### SOURCE DOCUMENT

Personal information
- Born: 1 January 1995 (age 31) Guachochi, Chihuahua

Sport
- Country: Mexico
- Sport: Marathon, ultramarathon

= María Lorena Ramírez =

Mexican long-distance runner

María Lorena Ramírez Hernández (born January 1, 1995) is an indigenous long-distance runner belonging to the Rarámuri ethnic group. She lives in Rejocochi, a small community in the state of Chihuahua, Mexico. She became internationally known after winning the Cerro Rojo UltraTrail in 2017, an ultra-distance race of 50 kilometers while wearing huaraches. She finished with a time of 07:20. She competes wearing traditional garb including her trademark long skirt.

==Biography==
Ramírez was born and has resided in the locality of Ciénaga de Noragachi, in the municipality of Guachochi. She takes care of her family's goats, walking between 10 and 15 kilometers every day with them. She belongs to a Mexican Indigenous community, the Rarámuri, historically known for their endurance and for their aptitude in long-distance running; in fact, the term Rarámuri means "light feet".

Her brother, her father, and her grandfather have also been runners. Her brother, Mario, participates in the same races as she does. Ramírez even participates in races at greater distances (100 km) and, in some, has been among the first.

In 2019 Ramírez was the subject of a Netflix documentary, Lorena, Light-Footed Woman. In October 2019, she appeared on the cover of Vogue Mexico. She was featured in the music video for Jorge Drexler’s song “Movimiento”.

### INPUT DATA
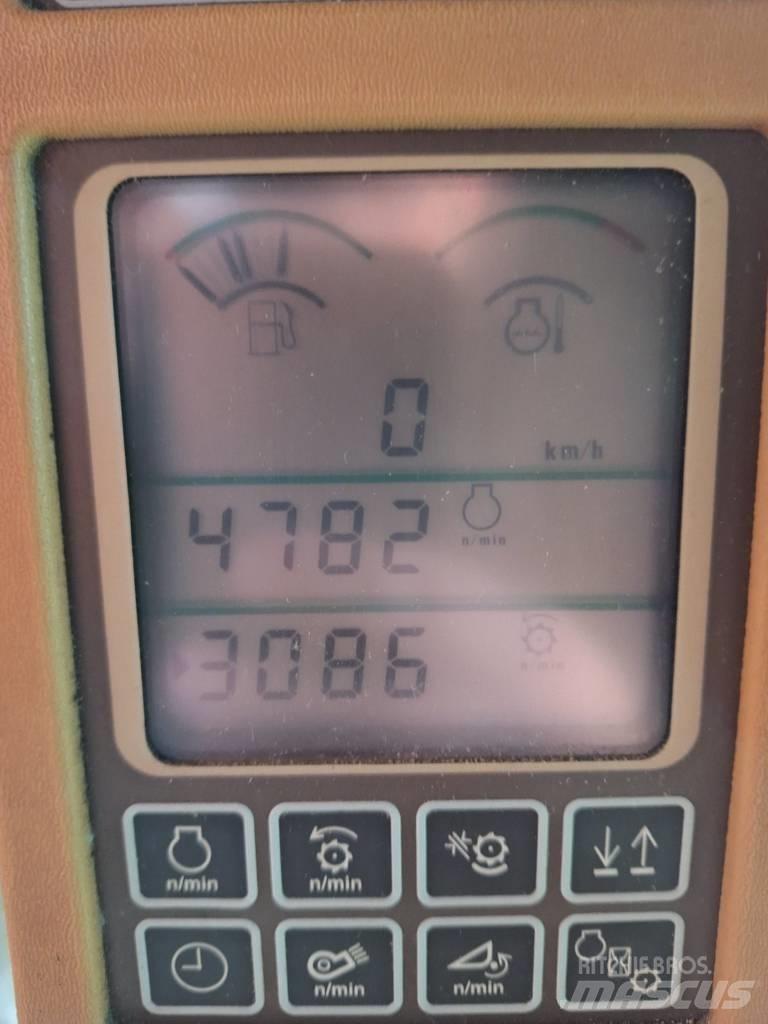 John Deere 9640 WTS Kombinované zberacie stroje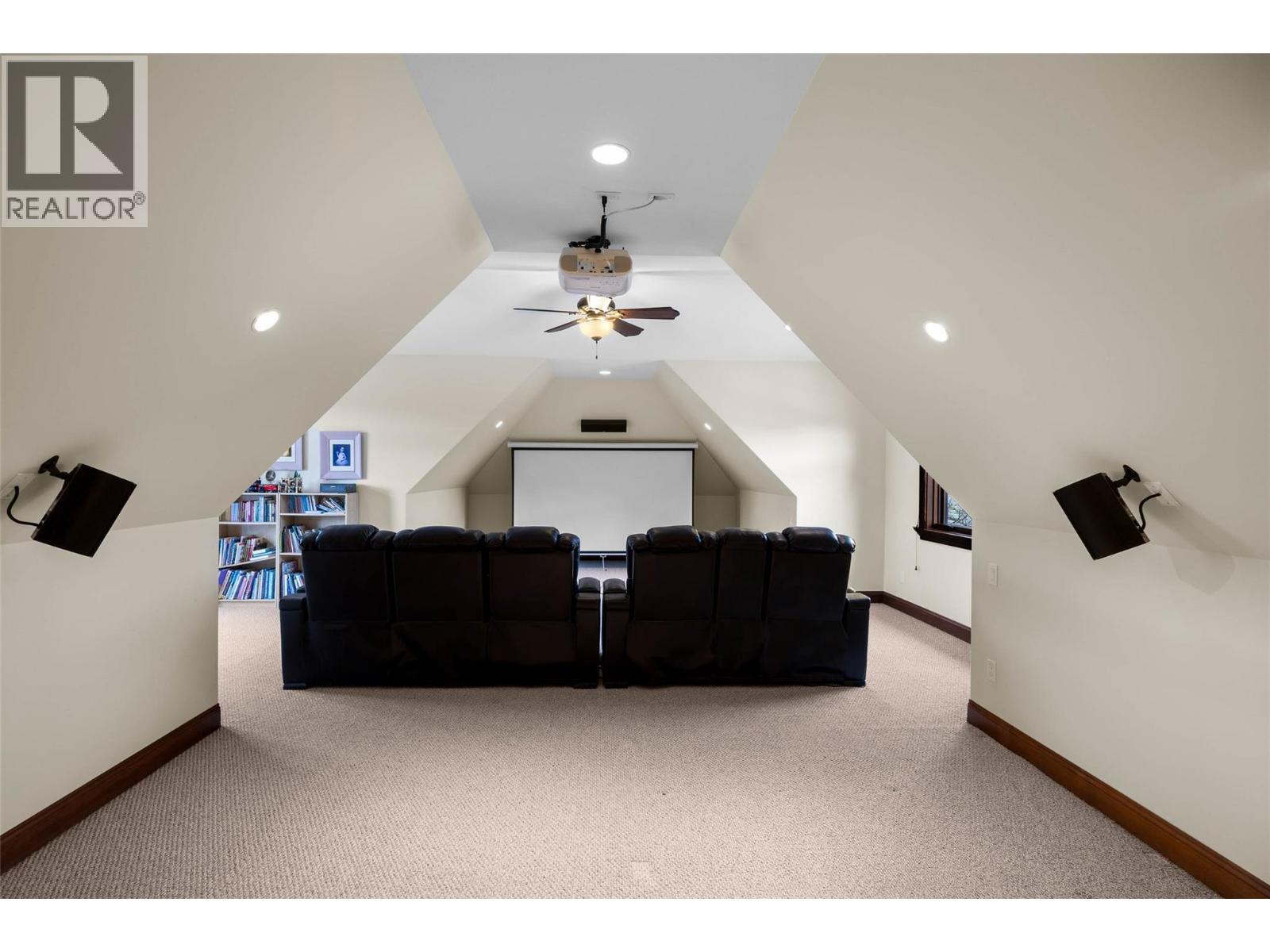 1580 LORNE STREET - 46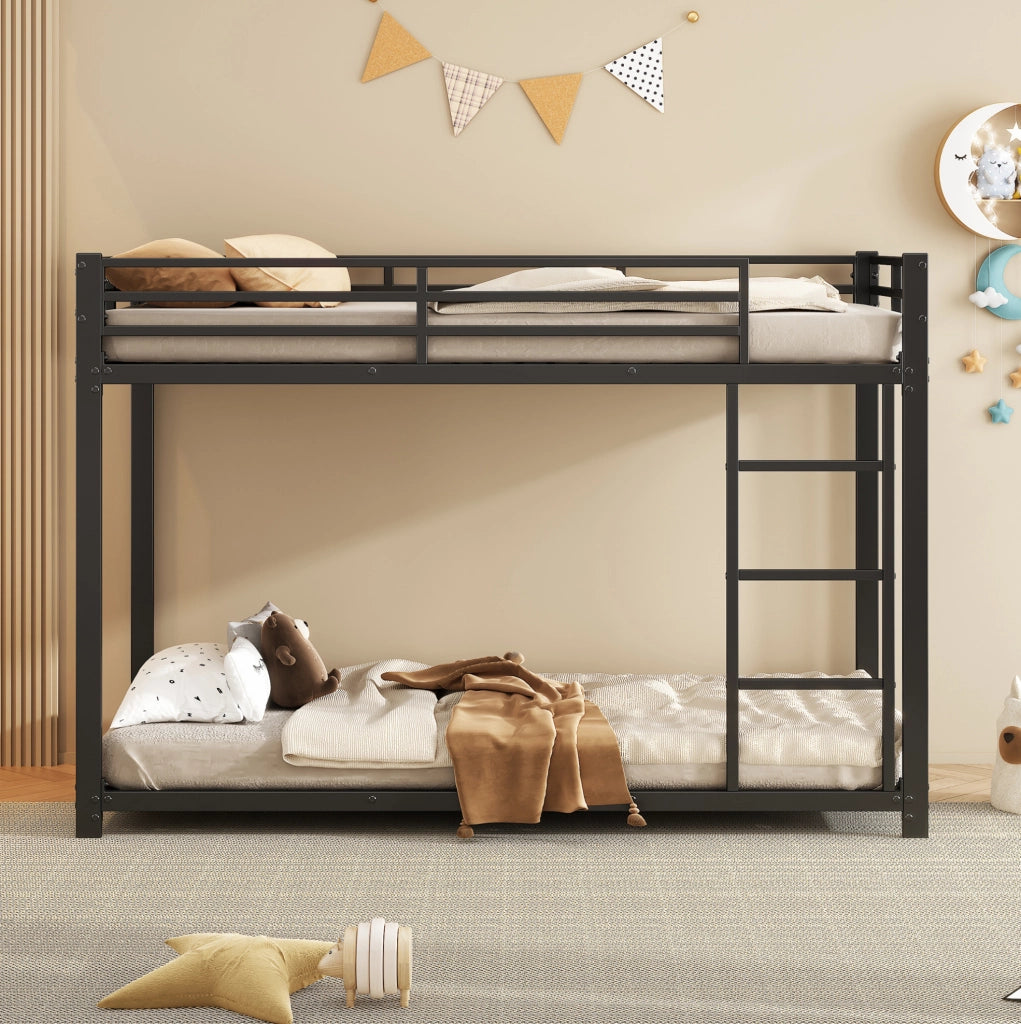 Letto a castello per bambini 90x200 cm con struttura in metallo nero e sponde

### EXERCISE GOAL
Answer these from the profile of María Lorena Ramírez:
(a) What race did she win in 2017, and what was her finishing time?
(b) What does the term Rarámuri mean?
(c) Whose cover did she appear on in October 2019?
The lines that come after the text aren't needed here.

### RESPONSE TO THIS TASK
(a) The Cerro Rojo UltraTrail, with a time of 07:20.
(b) "Light feet."
(c) Vogue Mexico.